FReepmail me if you want on or off my health and science ping list.
Are you familiar with the concept of epigenetics?
damn, i thought obesity was mostly from your OWN diet. too much fork and spoon action....
the next time my carpi’s are too tight i know who to blame! never mind the half pan of double fudge caramel coated brownies i ate and the pesky fact that my grandparents, parents and kin are all wafer thin....and all three of my kids...
FREERIDE so you can eat whatever you want!
It occurs to me that epigenetics might allow for much faster adaptation to environmental changes than random mutations. Think of it as "sleeper genes" in DNA ready to turn on when changes in the environment occur.
This is good reason why one should not become a fat pot smoking DemonRAT. The grandchildren will have be in a permanant state of the munchies and constantly forgetting things like how to tie your shoes and the Constitution.
My experience may be anecdotal, but it is exactly opposite of the example given in the study.
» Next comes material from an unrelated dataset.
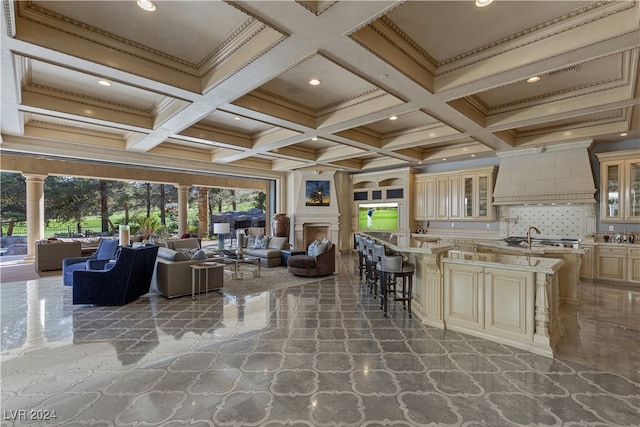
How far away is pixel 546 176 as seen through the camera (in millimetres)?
6508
My paternal grandparents ate lots of fat. Farm folk, nothing was cooked w/out a good helping of lard. My grandfather’s favorite part of a ham was the crackle, they ate fatback, and fried chicken (I don’t think I ever had chicken any other way than fried at my grandparents.) Biscuits with butter, eggs, bacon and gravy for breakfast, etc. Both lived into their 80’s and neither was overweight. Their 10 offspring were all on the normal to thin side.
My maternal grandparents ate far less fat. The typical meat, one starch, vegetable and salad meal. Breakfast was always cereal, oatmeal, cream of wheat, etc. And I don’t think I ever had fried anything there. All of their offspring (4) tended to have to battle weight their entire lives. My grandparents died at young ages, my grandmother in her early 60’s.
As to the grandkids, it’s a mixed bag. None obese, but once we hit our late 40’s, even with a very healthy diet, we all had to start limiting calories in order to win the “battle of the bulge.”
I assume this was an impulsive attempt at humor...
Interesting article. Thanks for the ping!